Previously, the fund employed a coordinator who would process requests for aid, though that person left in November, Lopez-Grady said. A steering committee made up of members of the North Bay Organizing Project, the Graton Day Labor Center and North Bay Jobs with Justice, the organizations that created the fund, provided direction over how the fund was run and provided additional administrative help.

Camacho said she will also use the director role to raise the voices of Sonoma County’s undocumented community with local governments.

“I see it as a way to be able to do more work around organizing with the undocumented community and seeing what they need,” Camacho said. “I’m just excited to dive right into that.”

Camacho’s work with the nonprofit began in 2018 when she started working as a tenant organizer. She put together “know your rights” workshops for renters, helped establish a tenant counseling hotline and worked with Legal Aid of Sonoma County to create the Sonoma County Tenants Union, a coalition of renters who aim to improve housing conditions and policies locally, Camacho said.

The work was especially gratifying for Camacho, the daughter of Mexican immigrants who remembers acting as an interpreter for her parents during yearly Section 8 housing inspections, when case workers would verify their income and make sure they were in good standing to receive the housing assistance, Camacho said.

“I kind of came full circle because growing up in Section 8 housing for the majority of my high school and youth years,” Camacho said. “When I started working for North Bay Organizing Project as a tenant organizer, I was finding myself at an office with a seat at the table, and (myself and tenants) were talking about rental inspection programs.”

Christy Lubin, the director of the Graton Day Labor Center and a member of Undocufund’s steering committee, said Camacho’s hiring and new focus on advocacy will help broaden Undocufund’s impact in the community beyond the financial assistance it provides. Most recently, that help has gone to families experiencing hardships during the coronavirus pandemic, Lubin said.

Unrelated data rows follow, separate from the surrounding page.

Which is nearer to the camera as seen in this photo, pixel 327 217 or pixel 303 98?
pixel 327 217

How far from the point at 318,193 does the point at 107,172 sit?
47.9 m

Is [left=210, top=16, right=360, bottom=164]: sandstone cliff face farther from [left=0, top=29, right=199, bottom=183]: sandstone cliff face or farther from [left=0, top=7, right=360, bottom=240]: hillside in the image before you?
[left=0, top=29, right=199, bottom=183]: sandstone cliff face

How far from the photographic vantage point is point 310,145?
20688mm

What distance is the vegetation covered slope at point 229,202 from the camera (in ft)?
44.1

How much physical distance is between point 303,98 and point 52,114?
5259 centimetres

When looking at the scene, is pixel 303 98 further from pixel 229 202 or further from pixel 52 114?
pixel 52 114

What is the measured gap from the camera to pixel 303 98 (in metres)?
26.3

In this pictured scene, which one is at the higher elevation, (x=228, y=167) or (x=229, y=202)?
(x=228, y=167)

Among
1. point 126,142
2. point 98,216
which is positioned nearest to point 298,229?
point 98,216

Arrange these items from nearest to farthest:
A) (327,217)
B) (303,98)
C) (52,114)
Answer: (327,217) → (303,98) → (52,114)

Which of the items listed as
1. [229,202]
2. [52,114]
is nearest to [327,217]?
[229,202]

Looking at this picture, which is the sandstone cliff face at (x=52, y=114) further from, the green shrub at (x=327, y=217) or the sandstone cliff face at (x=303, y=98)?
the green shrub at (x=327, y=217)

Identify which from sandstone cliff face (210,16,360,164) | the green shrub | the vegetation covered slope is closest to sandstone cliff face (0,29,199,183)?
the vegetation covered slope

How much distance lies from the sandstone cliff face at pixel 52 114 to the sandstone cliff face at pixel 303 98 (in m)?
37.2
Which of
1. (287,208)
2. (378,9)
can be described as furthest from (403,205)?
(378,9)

“That is more of the future vision of Undocufund, looking at how we can advocate for some of those policies for (undocumented) workers in times of need,” Lubin said.

Lopez-Grady, who has worked with Camacho for about three years and currently sits on the Undocufund steering committee, said Camacho’s hard work ethic is among the traits she is most well-known for within the nonprofit.

That strength paired with Camacho’s experience as the nonprofit’s emergency rental assistance manager and with underserved communities should set her up for success, Lopez-Grady said.

“It’s a complete honor to work with an individual that is so passionate and so dedicated to supporting our most vulnerable residents,” Lopez-Grady said. “She is an organizer at heart and when there’s a crisis, she’s the person you call because you know the job will get done and it will get done in a compassionate way.”